A third of young voters said they wouldn't want to be friends with someone who voted for a different presidential candidate: poll
A similar Monmouth University poll from 2016 found that 7% of voters reported friendships ending due to the election.
- The US has increasingly become politically polarized in recent decades.
- A third of respondents in a recent poll said they can't even be friends with rival party supporters.
- A similar poll in 2016 found that 7% of voters reported friendships ending because of the election.
As the 2024 presidential election quickly approaches, a large number of young adults say they're unwilling to be friends with someone voting for the presidential candidate of the opposing political party.
The poll, conducted between February 3 and 14 by The Generation Lab and Axios to 1,073 young adults, revealed that 33% of respondents said they would "definitely not" or "probably not" be open to being friends with someone who voted for the opposing party's presidential nominee (selecting Republican former President Donald Trump or Democratic current President Joe Biden, specifically).
Monday's survey comes around seven years after a Monmouth University poll found that 7% of voters said they ended friendships over the vitriolic race between Trump and Democratic candidate Hillary Clinton.
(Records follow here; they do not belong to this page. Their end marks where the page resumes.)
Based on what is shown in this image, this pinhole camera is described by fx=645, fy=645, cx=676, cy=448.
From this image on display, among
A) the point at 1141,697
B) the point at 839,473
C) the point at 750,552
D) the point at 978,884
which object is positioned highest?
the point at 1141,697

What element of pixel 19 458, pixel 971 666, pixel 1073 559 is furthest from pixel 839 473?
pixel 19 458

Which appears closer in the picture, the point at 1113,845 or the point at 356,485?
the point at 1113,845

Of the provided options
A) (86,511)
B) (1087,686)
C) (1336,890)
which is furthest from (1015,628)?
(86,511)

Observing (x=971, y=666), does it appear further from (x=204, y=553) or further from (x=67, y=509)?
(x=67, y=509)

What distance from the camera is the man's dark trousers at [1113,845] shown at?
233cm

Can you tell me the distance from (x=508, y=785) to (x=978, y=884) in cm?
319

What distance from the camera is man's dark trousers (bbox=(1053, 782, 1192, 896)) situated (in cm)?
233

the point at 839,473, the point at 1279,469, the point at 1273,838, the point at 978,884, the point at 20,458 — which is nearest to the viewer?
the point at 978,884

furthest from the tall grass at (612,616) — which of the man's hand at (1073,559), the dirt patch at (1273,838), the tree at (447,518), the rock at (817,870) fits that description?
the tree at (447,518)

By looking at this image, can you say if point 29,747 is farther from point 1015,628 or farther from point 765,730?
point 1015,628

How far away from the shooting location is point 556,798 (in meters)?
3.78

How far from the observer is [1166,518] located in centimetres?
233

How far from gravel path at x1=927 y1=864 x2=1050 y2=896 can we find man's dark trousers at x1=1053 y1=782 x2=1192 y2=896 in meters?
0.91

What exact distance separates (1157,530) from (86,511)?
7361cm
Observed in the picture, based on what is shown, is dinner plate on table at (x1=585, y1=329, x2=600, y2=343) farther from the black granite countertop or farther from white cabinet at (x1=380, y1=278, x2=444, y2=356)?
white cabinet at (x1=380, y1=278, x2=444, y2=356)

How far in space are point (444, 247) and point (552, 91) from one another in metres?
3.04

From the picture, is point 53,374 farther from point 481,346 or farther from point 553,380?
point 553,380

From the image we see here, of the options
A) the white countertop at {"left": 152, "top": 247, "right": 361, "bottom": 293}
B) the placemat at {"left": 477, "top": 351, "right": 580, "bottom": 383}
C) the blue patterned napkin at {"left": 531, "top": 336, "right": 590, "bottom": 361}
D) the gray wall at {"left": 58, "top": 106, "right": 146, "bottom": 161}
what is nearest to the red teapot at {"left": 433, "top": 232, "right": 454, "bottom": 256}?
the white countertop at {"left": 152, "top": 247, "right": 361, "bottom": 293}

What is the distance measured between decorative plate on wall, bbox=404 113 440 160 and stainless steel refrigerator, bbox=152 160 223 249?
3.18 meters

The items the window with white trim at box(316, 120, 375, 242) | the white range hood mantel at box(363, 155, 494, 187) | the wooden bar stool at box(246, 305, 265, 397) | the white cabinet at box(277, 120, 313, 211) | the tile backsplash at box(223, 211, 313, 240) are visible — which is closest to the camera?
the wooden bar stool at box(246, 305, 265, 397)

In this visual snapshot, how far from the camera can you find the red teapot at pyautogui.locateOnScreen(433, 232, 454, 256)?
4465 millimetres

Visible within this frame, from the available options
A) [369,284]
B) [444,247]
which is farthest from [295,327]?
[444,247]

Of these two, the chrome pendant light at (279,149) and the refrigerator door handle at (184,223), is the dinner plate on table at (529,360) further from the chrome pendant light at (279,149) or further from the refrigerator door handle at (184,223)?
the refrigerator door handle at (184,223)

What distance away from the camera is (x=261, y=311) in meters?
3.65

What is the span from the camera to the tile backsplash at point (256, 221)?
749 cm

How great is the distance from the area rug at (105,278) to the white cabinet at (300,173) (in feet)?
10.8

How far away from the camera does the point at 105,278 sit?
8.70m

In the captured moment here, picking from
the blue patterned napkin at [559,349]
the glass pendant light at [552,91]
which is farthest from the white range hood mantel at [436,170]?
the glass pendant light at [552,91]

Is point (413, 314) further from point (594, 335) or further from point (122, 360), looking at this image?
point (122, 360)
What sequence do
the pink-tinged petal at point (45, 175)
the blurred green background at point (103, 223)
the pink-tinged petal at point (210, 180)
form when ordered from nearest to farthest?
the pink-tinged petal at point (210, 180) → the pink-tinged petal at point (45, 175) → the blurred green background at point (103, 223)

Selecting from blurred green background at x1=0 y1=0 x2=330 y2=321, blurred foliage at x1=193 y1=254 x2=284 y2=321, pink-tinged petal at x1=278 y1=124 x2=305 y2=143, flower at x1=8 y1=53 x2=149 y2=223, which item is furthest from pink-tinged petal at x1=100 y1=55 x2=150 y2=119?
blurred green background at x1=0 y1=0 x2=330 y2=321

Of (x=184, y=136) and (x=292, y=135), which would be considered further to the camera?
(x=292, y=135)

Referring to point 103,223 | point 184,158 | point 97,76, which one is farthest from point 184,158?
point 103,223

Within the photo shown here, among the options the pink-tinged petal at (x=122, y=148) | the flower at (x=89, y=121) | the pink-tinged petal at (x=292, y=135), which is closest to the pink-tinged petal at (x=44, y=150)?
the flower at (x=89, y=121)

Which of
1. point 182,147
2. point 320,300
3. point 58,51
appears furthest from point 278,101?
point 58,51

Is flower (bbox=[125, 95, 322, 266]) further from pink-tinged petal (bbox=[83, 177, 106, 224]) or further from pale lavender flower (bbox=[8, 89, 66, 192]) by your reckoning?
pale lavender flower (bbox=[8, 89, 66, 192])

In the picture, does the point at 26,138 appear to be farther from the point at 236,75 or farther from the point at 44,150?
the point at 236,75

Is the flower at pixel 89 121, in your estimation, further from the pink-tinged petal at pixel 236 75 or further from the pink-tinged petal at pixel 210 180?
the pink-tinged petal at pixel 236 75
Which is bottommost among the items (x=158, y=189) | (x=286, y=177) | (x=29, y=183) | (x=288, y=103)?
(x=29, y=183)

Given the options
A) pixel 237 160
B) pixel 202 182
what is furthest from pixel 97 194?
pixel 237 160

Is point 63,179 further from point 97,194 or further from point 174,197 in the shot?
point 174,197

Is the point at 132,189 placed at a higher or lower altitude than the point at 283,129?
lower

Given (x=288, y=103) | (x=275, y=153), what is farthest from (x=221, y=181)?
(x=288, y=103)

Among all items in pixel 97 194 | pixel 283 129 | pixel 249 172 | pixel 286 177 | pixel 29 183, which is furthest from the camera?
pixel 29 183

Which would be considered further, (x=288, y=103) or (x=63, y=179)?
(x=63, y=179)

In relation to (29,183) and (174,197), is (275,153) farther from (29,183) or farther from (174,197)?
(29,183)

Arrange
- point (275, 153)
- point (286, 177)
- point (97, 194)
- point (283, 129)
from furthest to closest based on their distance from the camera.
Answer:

Those friendships ended, the poll found, as 70% of respondents said the presidential campaign "brought out the worse in people."
Finding increased political polarization in the country isn't particularly new — researchers have reported the country's rapidly increased polarization for decades, with one poll even finding in 2022 that 43% of US adult respondents predicted a civil war erupting within the next decade. The US also, of course, went through an "actual" civil war between the nation's northern and southern regions in the 1860s.
Though the presidential primary season is still underway and neither party has yet to formally pick a nominee, Biden and Trump are leading their respective party's race by large amounts. Trump's campaign recently predicted the former president could clinch the nomination as early as mid-March.
Recent national polling from Morning Consult found that support for Biden among registered voters is almost on par with support for Trump, though independent-leaning voters appear to lean more toward the Republican. Nevertheless, presidential elections are decided via the electoral college votes of each state — not the popular vote — meaning small amounts of voters in a handful of swing states are set to potentially be a key deciding factor in November.